Though the entries contain pictures, the copy you make should hold only the rest, exactly as written.

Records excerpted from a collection
--------

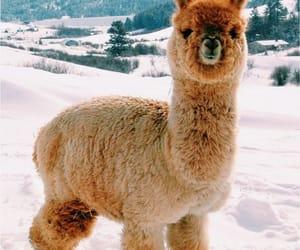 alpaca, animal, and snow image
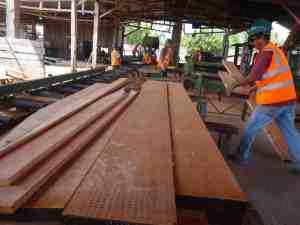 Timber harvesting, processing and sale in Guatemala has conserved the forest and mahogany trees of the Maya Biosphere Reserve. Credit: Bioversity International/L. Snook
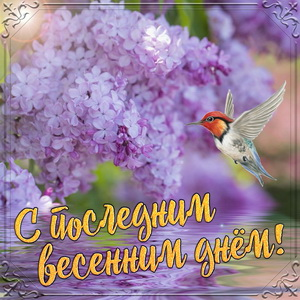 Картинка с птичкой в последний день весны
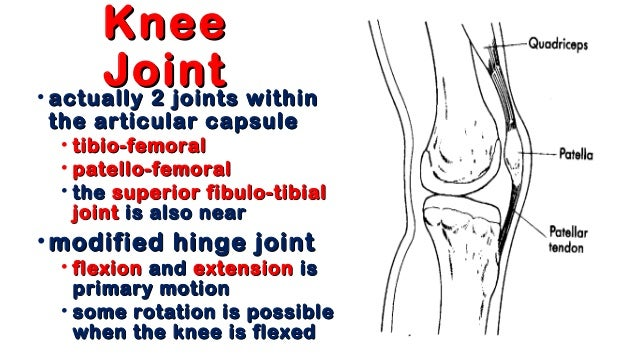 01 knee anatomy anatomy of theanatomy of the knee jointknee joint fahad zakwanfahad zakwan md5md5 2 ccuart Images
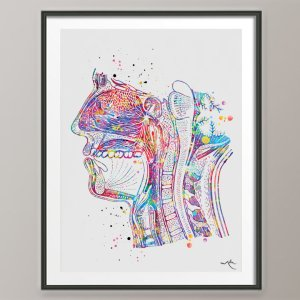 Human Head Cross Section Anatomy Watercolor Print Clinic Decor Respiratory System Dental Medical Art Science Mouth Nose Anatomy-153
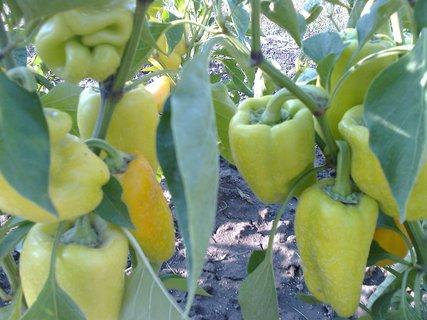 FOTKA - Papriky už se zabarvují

--------

▶ **YOUR RESPONSE**
 alpaca, animal, and snow image
 Timber harvesting, processing and sale in Guatemala has conserved the forest and mahogany trees of the Maya Biosphere Reserve. Credit: Bioversity International/L. Snook
 Картинка с птичкой в последний день весны
 01 knee anatomy anatomy of theanatomy of the knee jointknee joint fahad zakwanfahad zakwan md5md5 2 ccuart Images
 Human Head Cross Section Anatomy Watercolor Print Clinic Decor Respiratory System Dental Medical Art Science Mouth Nose Anatomy-153
 FOTKA - Papriky už se zabarvují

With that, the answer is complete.